Bible Baptists are different from Baptists. Very different!

Father Ron Smith said...

" I think it perfectly possible to support traditional marriage and to reject the blessing of same sex partnerships while having the charism of Scripture, Tradition and Reason!" - Dr. Peter Carrell -

Dear Peter, If the 'reason' you speak of is limited to fundamentalist doctrines sans any modern understanding of gender and sexuality, then you may, indeed, have a point.

O;m for a much broader understanding of the breadth of both mission and harvest - traditionally Anglican catholic liberality. To set one's-self up as a paradigm of virtue is virtually a dead-end in today's world - as it was in the days of Jesus, vis-a-vis the humility of the Sinner and the hubristic, sin-free declaration of the Pharisee. Who went away justified? Not the self-righteous. Lord, have mercy of me, a Sinner!

(Today's theme in the Liturgy: Humility in the Gospel! (Don't think of yourself more highly than you should).

Pageantmaster said...

Thanks Peter+

I will revert after Sunday [when I try to avoid substantive commenting].

MichaelA said...

Simon wrote:

"... hopefully Foley Beach will persuade his colleagues (Gafcon Primates) to attend. They need to be there."

Why? I am struggling to see what will be at this meeting that they have any need for. Attending would be nice, but would they miss anything if they don't go?

"It will only get harder for them should the next or next but one ABC is a woman."

Why would that make the slightest difference?

MichaelA said...

"I should have said: "The enf of our 'commuioning together' began with gafcon's refusal to sit at the Table of the Lord with TEC"."

Here we go again - Fr Ron puts his lack of knowledge of the history of the Anglican
Communion on display. Unfortunately, this is not the first time, on the same issue.

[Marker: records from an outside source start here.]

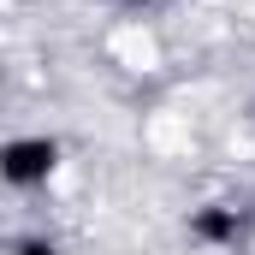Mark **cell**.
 <instances>
[{
	"instance_id": "obj_1",
	"label": "cell",
	"mask_w": 255,
	"mask_h": 255,
	"mask_svg": "<svg viewBox=\"0 0 255 255\" xmlns=\"http://www.w3.org/2000/svg\"><path fill=\"white\" fill-rule=\"evenodd\" d=\"M0 172H6V178H18V184H30V178H48V172H54V142H30V148H6Z\"/></svg>"
}]
</instances>
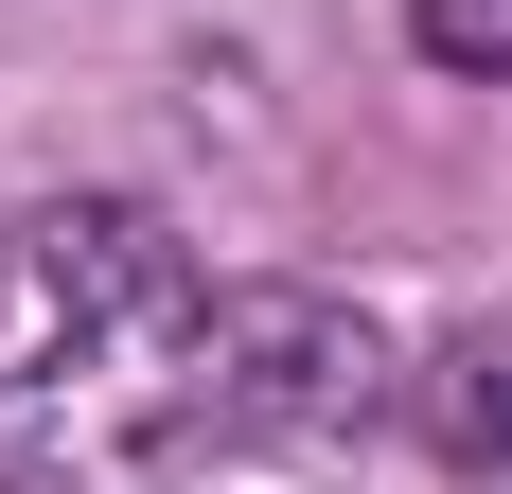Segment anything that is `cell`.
Instances as JSON below:
<instances>
[{
    "label": "cell",
    "instance_id": "obj_1",
    "mask_svg": "<svg viewBox=\"0 0 512 494\" xmlns=\"http://www.w3.org/2000/svg\"><path fill=\"white\" fill-rule=\"evenodd\" d=\"M195 300H212L195 247L142 195H36L0 230V459H53L124 406H159Z\"/></svg>",
    "mask_w": 512,
    "mask_h": 494
},
{
    "label": "cell",
    "instance_id": "obj_2",
    "mask_svg": "<svg viewBox=\"0 0 512 494\" xmlns=\"http://www.w3.org/2000/svg\"><path fill=\"white\" fill-rule=\"evenodd\" d=\"M371 406H389V336H371L354 300H318V283H212L142 424L177 459H318V442H354Z\"/></svg>",
    "mask_w": 512,
    "mask_h": 494
},
{
    "label": "cell",
    "instance_id": "obj_3",
    "mask_svg": "<svg viewBox=\"0 0 512 494\" xmlns=\"http://www.w3.org/2000/svg\"><path fill=\"white\" fill-rule=\"evenodd\" d=\"M424 442L460 459V477H512V318H460V336L424 353Z\"/></svg>",
    "mask_w": 512,
    "mask_h": 494
},
{
    "label": "cell",
    "instance_id": "obj_4",
    "mask_svg": "<svg viewBox=\"0 0 512 494\" xmlns=\"http://www.w3.org/2000/svg\"><path fill=\"white\" fill-rule=\"evenodd\" d=\"M424 71H460V89H512V0H407Z\"/></svg>",
    "mask_w": 512,
    "mask_h": 494
}]
</instances>
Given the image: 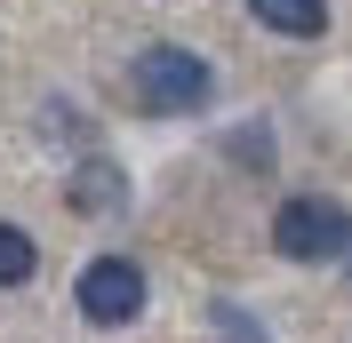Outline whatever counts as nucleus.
I'll use <instances>...</instances> for the list:
<instances>
[{
    "label": "nucleus",
    "instance_id": "f257e3e1",
    "mask_svg": "<svg viewBox=\"0 0 352 343\" xmlns=\"http://www.w3.org/2000/svg\"><path fill=\"white\" fill-rule=\"evenodd\" d=\"M136 104L153 112V120H184V112H200L208 96H217V72L200 64L192 48H176V40H153L144 56H136Z\"/></svg>",
    "mask_w": 352,
    "mask_h": 343
},
{
    "label": "nucleus",
    "instance_id": "f03ea898",
    "mask_svg": "<svg viewBox=\"0 0 352 343\" xmlns=\"http://www.w3.org/2000/svg\"><path fill=\"white\" fill-rule=\"evenodd\" d=\"M272 248L288 263H344L352 256V215L336 200H320V192H296L272 215Z\"/></svg>",
    "mask_w": 352,
    "mask_h": 343
},
{
    "label": "nucleus",
    "instance_id": "7ed1b4c3",
    "mask_svg": "<svg viewBox=\"0 0 352 343\" xmlns=\"http://www.w3.org/2000/svg\"><path fill=\"white\" fill-rule=\"evenodd\" d=\"M72 303H80L88 327H129L136 311H144V272H136L129 256H96L72 279Z\"/></svg>",
    "mask_w": 352,
    "mask_h": 343
},
{
    "label": "nucleus",
    "instance_id": "20e7f679",
    "mask_svg": "<svg viewBox=\"0 0 352 343\" xmlns=\"http://www.w3.org/2000/svg\"><path fill=\"white\" fill-rule=\"evenodd\" d=\"M65 200H72L80 215H120V208H129V176L112 168V160H80L72 184H65Z\"/></svg>",
    "mask_w": 352,
    "mask_h": 343
},
{
    "label": "nucleus",
    "instance_id": "39448f33",
    "mask_svg": "<svg viewBox=\"0 0 352 343\" xmlns=\"http://www.w3.org/2000/svg\"><path fill=\"white\" fill-rule=\"evenodd\" d=\"M248 16L264 32H288V40H320L329 32V0H248Z\"/></svg>",
    "mask_w": 352,
    "mask_h": 343
},
{
    "label": "nucleus",
    "instance_id": "423d86ee",
    "mask_svg": "<svg viewBox=\"0 0 352 343\" xmlns=\"http://www.w3.org/2000/svg\"><path fill=\"white\" fill-rule=\"evenodd\" d=\"M41 272V248L24 224H0V287H24V279Z\"/></svg>",
    "mask_w": 352,
    "mask_h": 343
},
{
    "label": "nucleus",
    "instance_id": "0eeeda50",
    "mask_svg": "<svg viewBox=\"0 0 352 343\" xmlns=\"http://www.w3.org/2000/svg\"><path fill=\"white\" fill-rule=\"evenodd\" d=\"M208 327H217V343H272V335H264V320L248 311V303H232V296L208 303Z\"/></svg>",
    "mask_w": 352,
    "mask_h": 343
},
{
    "label": "nucleus",
    "instance_id": "6e6552de",
    "mask_svg": "<svg viewBox=\"0 0 352 343\" xmlns=\"http://www.w3.org/2000/svg\"><path fill=\"white\" fill-rule=\"evenodd\" d=\"M224 152H232V160H256V168H264V160H272V136H264V128H241Z\"/></svg>",
    "mask_w": 352,
    "mask_h": 343
}]
</instances>
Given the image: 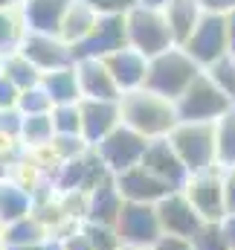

I don't think Fr Ron is even aware that Gafcon was formed in 2008, nor which provinces are in it. Many declarations of impaired communion with TEC were made long before Gafcon was even thought of - back around 2003. Furthermore, most of the provinces that are in impaired communion with TEC are not in Gafcon.

Father Ron Smith said...

MichaelA, I will ignore your assertion that I know nothing of the Anglican Communion (than you do?).

I am perfectly aware that there were 'differences of opinion' in 2003 - the point being that its was only after the erection of the Gafcon group in 2008 that definitive separation was declared - by those Primates who refused to share the Eucharist with TEC and the A. C. of Canada. I, myself, was blogging comments on the 'Global South' web-site from a very early stage, so am well aware of what has been going on.

This was when the gravy hit the fan.